It is well known that deoxyribonucleic acid (DNA) stores our genetic information. However, an increasing number of scientists and futurists are recognizing the potential of DNA to store non-genetic information.
DNA is found in almost every cell in the human body. It stores biological information, such as eye color, hair color and skin tone. The genetic data contained in DNA serves as a blueprint for each cell to perform its functions. So, DNA essentially ‘programs’ the human body.
DNA is made up of four base components: Adenine, Guanine, Cytosine and Thymine (known as AGCT). From these four bases, DNA forms groups of three nucleotides (known as codons). A codon is the unit that gives our cells instructions on protein formation.
How to Store Non-Genetic Information in DNA
Our information technology infrastructure is based on the storage of information in bits (which are made up of two digits: 0s and 1s), whereas DNA information is stored in strings of four potential base units. For example:
DNA Sequence (AGTCATGAC)
So, to store non-genetic information in DNA, we must first translate binary data from bits to the four unit (AGCT) structure of DNA data.
While this is not difficult theoretically, it presents some complications in practice.
Since DNA uses organic matter, DNA data storage will be far more efficient than our current data storage mechanisms. Data stored in molecular form will use only the bare minimum number of atoms necessary for storage.
Scientists have successfully stored data in synthetic DNA. Synthetic DNA is like real DNA, but is created from scratch by scientists. The data stored on synthetic DNA is kept in test tubes, and not attached to any living organisms.
Benefits of Synthetic DNA Data Storage
There are several benefits of synthetic DNA data storage. DNA lasts for thousands of years, whereas data in traditional hard drives can get corrupted or damaged within 30 years.
Due to the efficiency of DNA storage, the storage capacity of DNA is massive: a single gram of synthetic DNA can store over 215 petabytes of data!

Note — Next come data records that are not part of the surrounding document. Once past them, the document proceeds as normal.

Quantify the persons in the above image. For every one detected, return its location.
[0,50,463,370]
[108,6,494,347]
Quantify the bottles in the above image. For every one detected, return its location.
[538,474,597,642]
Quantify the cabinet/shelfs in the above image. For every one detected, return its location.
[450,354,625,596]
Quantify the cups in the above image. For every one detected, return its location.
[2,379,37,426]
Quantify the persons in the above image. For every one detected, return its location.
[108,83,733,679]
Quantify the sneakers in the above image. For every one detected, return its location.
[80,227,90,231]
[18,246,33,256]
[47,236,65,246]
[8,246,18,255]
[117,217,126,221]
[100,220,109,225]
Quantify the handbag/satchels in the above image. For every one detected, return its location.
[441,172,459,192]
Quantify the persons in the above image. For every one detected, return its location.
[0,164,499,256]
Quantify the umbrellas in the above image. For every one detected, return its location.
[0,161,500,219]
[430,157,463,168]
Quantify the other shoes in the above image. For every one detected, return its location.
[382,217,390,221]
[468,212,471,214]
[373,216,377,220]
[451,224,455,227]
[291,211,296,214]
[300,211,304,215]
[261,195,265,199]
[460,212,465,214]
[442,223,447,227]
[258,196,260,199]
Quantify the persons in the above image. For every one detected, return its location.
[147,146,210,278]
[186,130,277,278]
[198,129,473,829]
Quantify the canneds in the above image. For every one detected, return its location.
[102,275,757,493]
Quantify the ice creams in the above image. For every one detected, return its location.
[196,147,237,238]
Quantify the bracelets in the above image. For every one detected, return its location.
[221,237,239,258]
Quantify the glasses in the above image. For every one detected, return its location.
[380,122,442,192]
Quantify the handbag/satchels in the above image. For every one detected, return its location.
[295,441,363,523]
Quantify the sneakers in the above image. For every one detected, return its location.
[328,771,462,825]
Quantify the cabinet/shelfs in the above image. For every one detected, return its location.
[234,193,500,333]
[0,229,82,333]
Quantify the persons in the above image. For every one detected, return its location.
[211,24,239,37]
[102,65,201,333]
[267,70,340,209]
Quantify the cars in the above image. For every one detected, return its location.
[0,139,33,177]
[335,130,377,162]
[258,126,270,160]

Additionally, DNA can be copied endlessly for free.
Drawbacks of Synthetic DNA Data Storage
The major drawbacks of synthetic DNA storage include prohibitive costs and access time. While it currently costs a lot to store data in DNA form, this cost can be expected to drop precipitously as the technology evolves. It currently takes hours to input and retrieve data from DNA, rendering it impractical for most real-time applications. Scientists are working on reducing this access time.
Multiple efforts are underway to explore the potential of DNA to store cryptographic keys and other private information. One idea is to bury sensitive information in the DNA, so that it is sufficiently well hidden that it need not be encrypted. This method is known as ‘DNA Steganography’. The startup Carverr is pursuing one implementation of this idea by attempting to store Bitcoin passwords (known as private keys) in DNA.
The financial and engineering barriers to viable storage of non-genetic data in DNA are formidable and this technology is in its infancy. Overcoming these barriers would bring about a revolution in data storage and security, allowing massive amounts of data to be stored securely in just a gram of matter. It would also open up futuristic, new organic computing use cases, including Brain-Computer Interfaces.